**TEXT PASSAGE**
Furthermore, many initial completions suffered damage of some kind, causing production to decline much more rapidly than newer offset wells. A common damage mechanism during drilling was mud loss into the formation, which created barriers to flow that proved difficult to break up and remove. Damage also occurred during production. Frequently, operators opened the choke too wide, too soon, causing an overly aggressive drawdown. Migrating clays broke off from the matrix, mixed with the proppant pack, and moved into fractures, effectively plugging them up. Proppant also became embedded or compacted in fractures that crossed zones with swellable clays, causing the formation to sag or creep, creating pinch points that cut off flow altogether. In shale oil plays, heavy components, such as paraffin and asphaltenes, also plugged fractures. Finally, chemical interactions between surface and formation fluids and minerals caused scale to precipitate in fractures and around perforations, inhibiting or severing connectivity to the lateral. Images taken with downhole cameras have shown that up to 75% of perforations may be covered with scale.

Fig. 2. Refracturing treatment strategies and goals vary, depending on specific causes of poor performance and potential for well interference.
Fig. 2. Refracturing treatment strategies and goals vary, depending on specific causes of poor performance and potential for well interference.

For wells that are underperforming due either to damage or sub-optimal initial completions, refracturing can do one of two things to revitalize productivity. In the case of damage, it can reopen existing perforations and fracture networks, effectively restoring fracture connectivity to the wellbore. This is known as a “reconnect” treatment strategy, Fig. 2. In the case of sub-optimized completions, it can increase total stimulated reservoir volume (SRV) by adding new perforations and fracturing previously untreated zones of high-quality rock. This is a “restimulate” treatment strategy.

There is, however, a third cause of poor performance in some shale plays. When infill wells are completed near a previously producing well on a pad (a “parent” well), interference—due either to pressure communication or asymmetric fracture growth—can have a negative impact on production. In these situations, it is essential to manage multiple wells as a system. Refracturing the parent lateral before initial treatment of offset wells can effectively recharge formation pressure in depleted zones. This increases the resistance of previously depleted rock, protecting the well from the stresses of offset fracturing, minimizing potential interference. This is a “recover” treatment strategy, Fig. 2. Refracturing all producing wells on a pad is known as “pad well refracturing,” an emerging strategy some operators have begun to explore.

In the Haynesville, unlike the Eagle Ford and other plays, some infill wells actually boost the productivity of parent wells, so well interference is not as widespread as under-stimulated zones and poor flowback, due to choke management. Sub-optimized completions are most often due to excessive cluster spacing, low-viscosity fracture fluids, small proppant volumes, low stage count, and inadequate pumping pressures. Common damage mechanisms include high drawdown due to choke mismanagement, and relatively high smectite clay content, which causes clay migration, creep, proppant embedment and pinch-outs. Historically, operators in the Haynesville and other unconventional plays achieved only 8%–20% recovery of  in-place reserves. Clearly, there is room for improvement.

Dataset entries
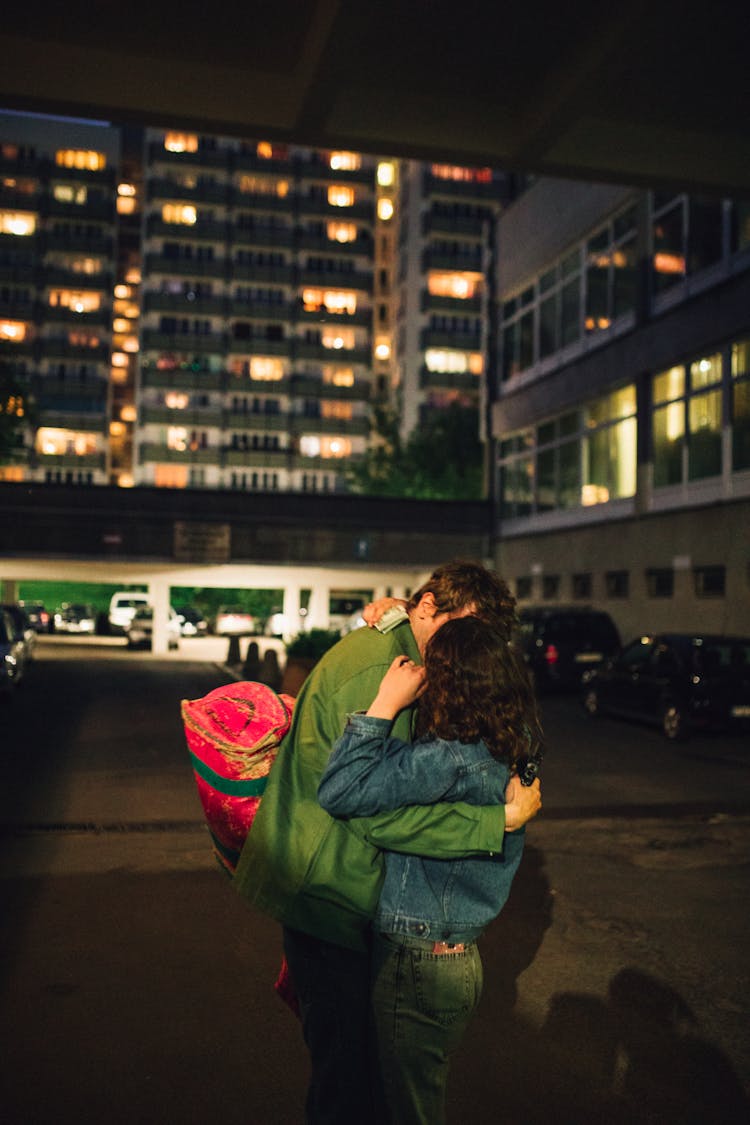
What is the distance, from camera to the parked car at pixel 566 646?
2339 centimetres

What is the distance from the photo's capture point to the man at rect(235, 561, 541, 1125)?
8.34ft

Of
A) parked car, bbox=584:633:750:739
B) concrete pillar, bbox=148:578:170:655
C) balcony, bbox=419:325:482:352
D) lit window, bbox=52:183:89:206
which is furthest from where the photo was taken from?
lit window, bbox=52:183:89:206

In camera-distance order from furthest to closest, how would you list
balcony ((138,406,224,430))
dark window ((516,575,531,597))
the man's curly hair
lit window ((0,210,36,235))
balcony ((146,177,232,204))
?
lit window ((0,210,36,235)) < balcony ((138,406,224,430)) < balcony ((146,177,232,204)) < dark window ((516,575,531,597)) < the man's curly hair

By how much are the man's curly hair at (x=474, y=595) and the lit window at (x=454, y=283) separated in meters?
80.8

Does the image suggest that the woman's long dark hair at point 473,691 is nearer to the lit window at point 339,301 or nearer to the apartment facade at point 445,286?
the apartment facade at point 445,286

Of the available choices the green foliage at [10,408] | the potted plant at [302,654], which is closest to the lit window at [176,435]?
the green foliage at [10,408]

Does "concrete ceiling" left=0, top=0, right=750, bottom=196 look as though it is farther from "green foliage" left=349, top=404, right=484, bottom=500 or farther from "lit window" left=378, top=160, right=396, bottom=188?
"lit window" left=378, top=160, right=396, bottom=188

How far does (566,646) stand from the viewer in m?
23.5

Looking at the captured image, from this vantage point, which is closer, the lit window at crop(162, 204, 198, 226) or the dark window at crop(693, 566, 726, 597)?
the dark window at crop(693, 566, 726, 597)

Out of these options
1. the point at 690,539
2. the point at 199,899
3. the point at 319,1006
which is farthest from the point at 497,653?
the point at 690,539

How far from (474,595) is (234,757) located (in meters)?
0.74

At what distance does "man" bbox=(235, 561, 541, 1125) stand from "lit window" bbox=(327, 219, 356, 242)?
8606cm

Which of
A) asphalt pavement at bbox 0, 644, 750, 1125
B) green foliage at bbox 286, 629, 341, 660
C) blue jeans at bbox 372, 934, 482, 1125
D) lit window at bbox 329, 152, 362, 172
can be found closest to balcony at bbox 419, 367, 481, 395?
lit window at bbox 329, 152, 362, 172

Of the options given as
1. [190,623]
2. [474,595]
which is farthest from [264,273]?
[474,595]
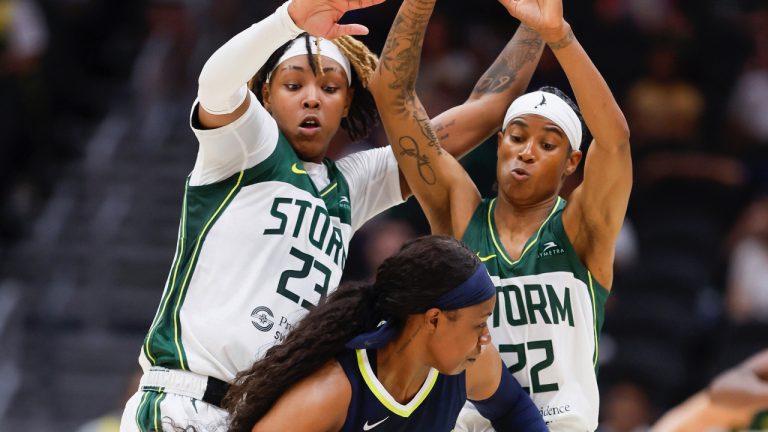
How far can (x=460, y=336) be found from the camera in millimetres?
4082

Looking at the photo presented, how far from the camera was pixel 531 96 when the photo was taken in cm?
470

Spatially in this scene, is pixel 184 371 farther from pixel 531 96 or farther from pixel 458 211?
pixel 531 96

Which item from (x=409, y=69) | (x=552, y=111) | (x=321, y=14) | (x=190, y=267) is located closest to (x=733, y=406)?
(x=552, y=111)

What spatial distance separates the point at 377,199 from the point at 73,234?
6.49 meters

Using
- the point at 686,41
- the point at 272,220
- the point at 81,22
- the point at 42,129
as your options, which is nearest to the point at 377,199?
the point at 272,220

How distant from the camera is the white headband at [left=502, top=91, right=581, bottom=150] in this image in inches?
182

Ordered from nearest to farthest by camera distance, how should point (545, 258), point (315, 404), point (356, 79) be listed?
point (315, 404), point (545, 258), point (356, 79)

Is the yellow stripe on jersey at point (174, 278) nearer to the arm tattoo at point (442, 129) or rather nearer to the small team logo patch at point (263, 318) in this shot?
the small team logo patch at point (263, 318)

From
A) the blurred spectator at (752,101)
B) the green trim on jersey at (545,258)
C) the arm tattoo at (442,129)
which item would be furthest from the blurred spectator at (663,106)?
the green trim on jersey at (545,258)

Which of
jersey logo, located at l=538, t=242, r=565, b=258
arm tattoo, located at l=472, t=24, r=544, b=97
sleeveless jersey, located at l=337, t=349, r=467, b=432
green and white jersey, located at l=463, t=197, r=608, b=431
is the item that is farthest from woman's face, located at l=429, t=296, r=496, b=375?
arm tattoo, located at l=472, t=24, r=544, b=97

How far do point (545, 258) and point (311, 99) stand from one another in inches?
40.1

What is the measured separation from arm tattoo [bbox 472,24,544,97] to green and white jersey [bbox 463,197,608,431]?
2.59ft

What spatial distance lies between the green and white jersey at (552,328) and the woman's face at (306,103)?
2.65ft

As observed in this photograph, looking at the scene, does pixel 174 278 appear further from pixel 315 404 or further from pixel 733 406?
pixel 733 406
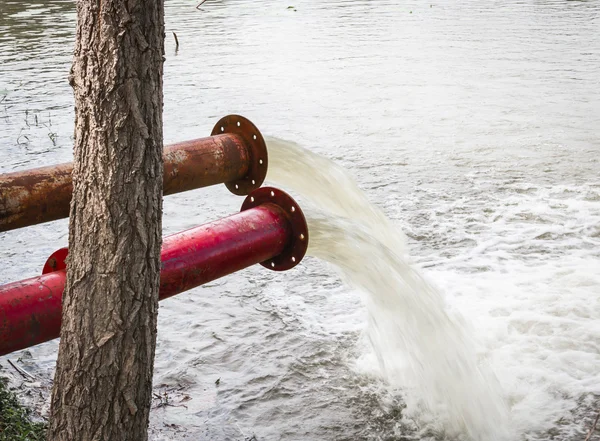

**PROBLEM DESCRIPTION**
According to the refracturing passage, what are the causes of sub-optimized completions in the Haynesville? List every one it gives.

**EXERCISE RESULT**
- Excessive cluster spacing
- Low-viscosity fracture fluids
- Small proppant volumes
- Low stage count
- Inadequate pumping pressures